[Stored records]
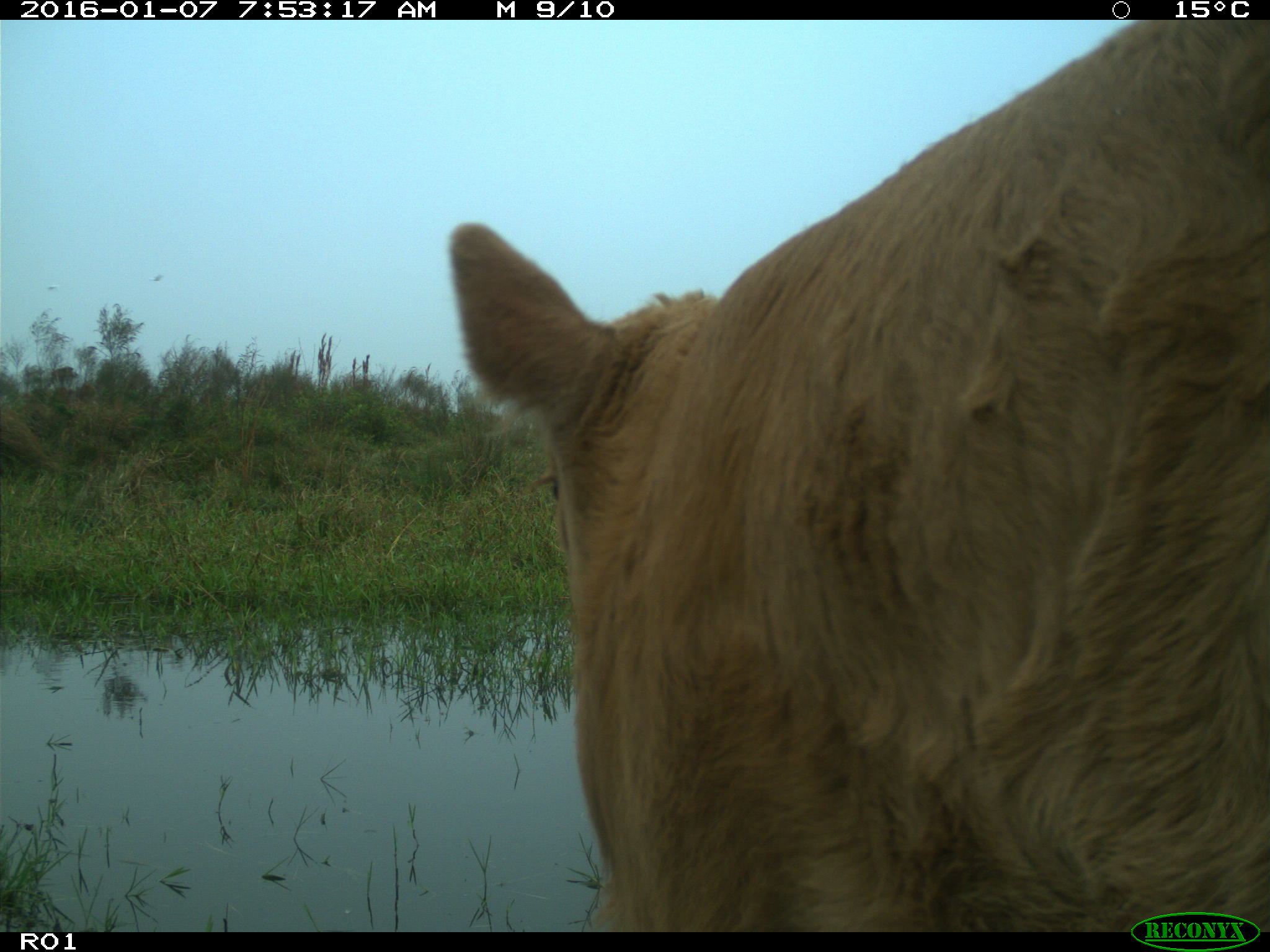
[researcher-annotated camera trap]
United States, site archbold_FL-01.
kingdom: Animalia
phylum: Chordata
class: Mammalia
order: Artiodactyla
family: Bovidae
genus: Bos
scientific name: Bos taurus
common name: domestic cow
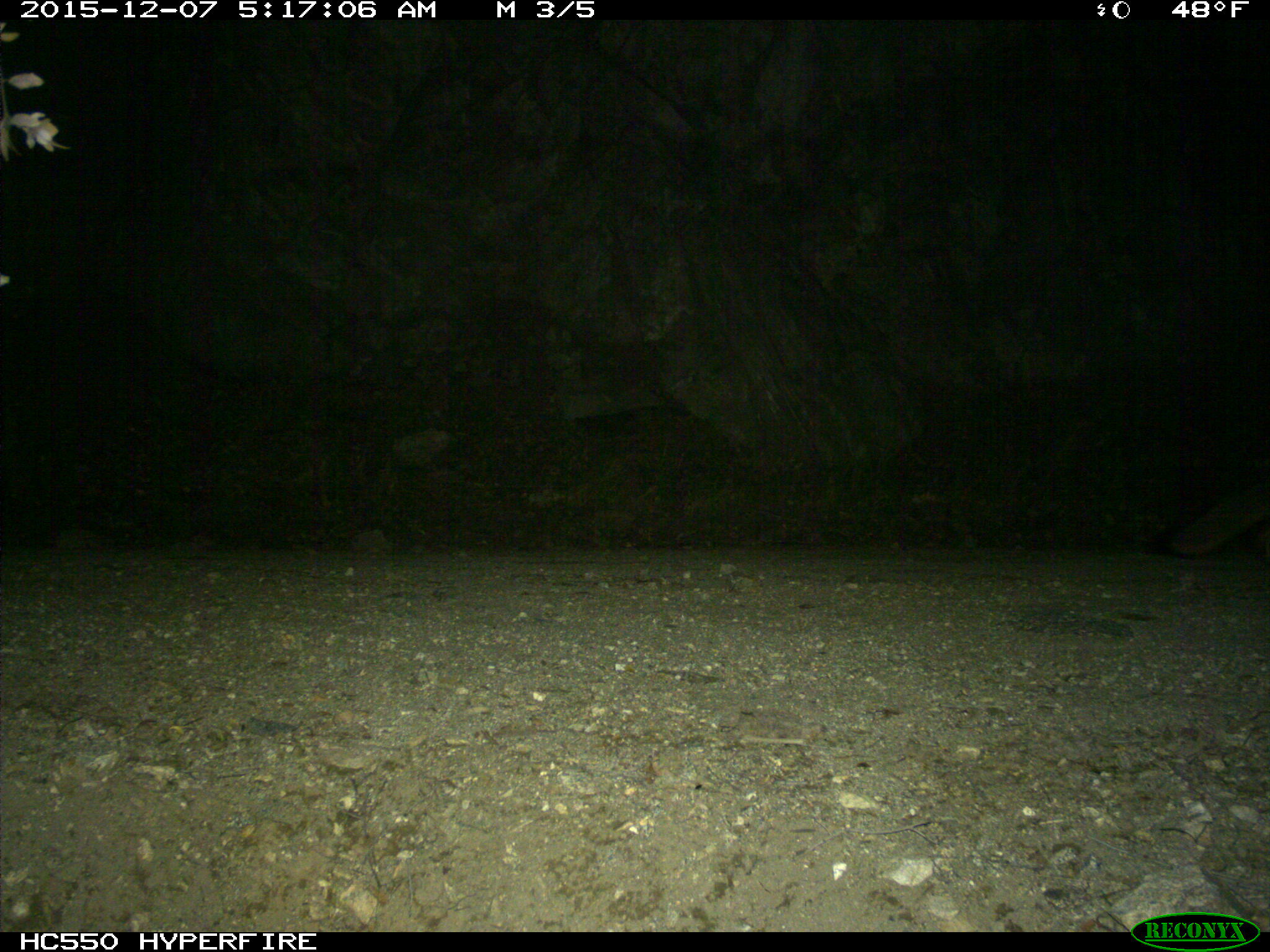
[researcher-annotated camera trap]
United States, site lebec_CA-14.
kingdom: Animalia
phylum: Chordata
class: Mammalia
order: Carnivora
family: Canidae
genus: Urocyon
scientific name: Urocyon cinereoargenteus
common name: gray fox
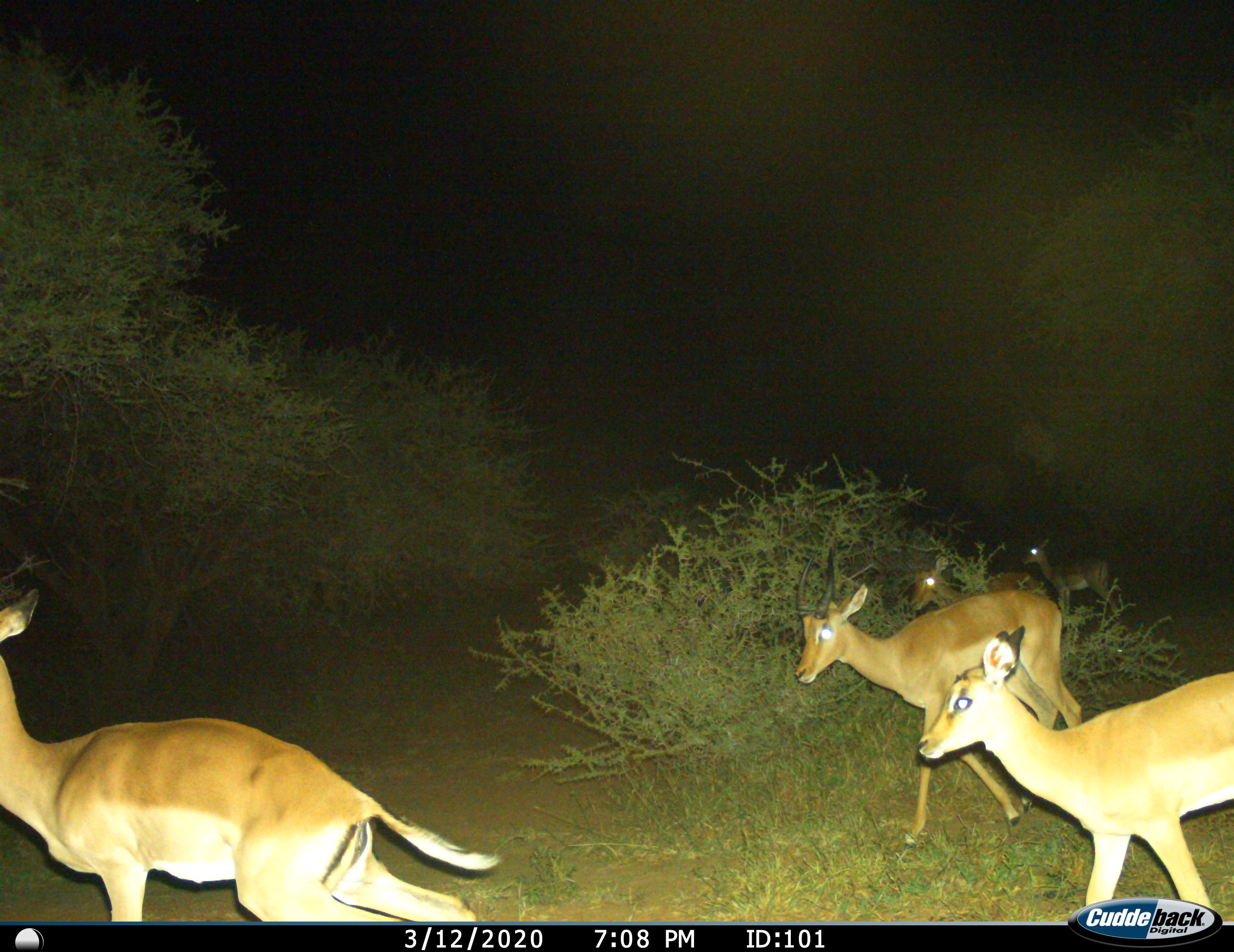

* Requirement *
Could you reproduce every record above exactly, leaving out any pictures?

* Result of this task *
[researcher-annotated camera trap]
United States, site archbold_FL-01.
kingdom: Animalia
phylum: Chordata
class: Mammalia
order: Artiodactyla
family: Bovidae
genus: Bos
scientific name: Bos taurus
common name: domestic cow
[researcher-annotated camera trap]
United States, site lebec_CA-14.
kingdom: Animalia
phylum: Chordata
class: Mammalia
order: Carnivora
family: Canidae
genus: Urocyon
scientific name: Urocyon cinereoargenteus
common name: gray fox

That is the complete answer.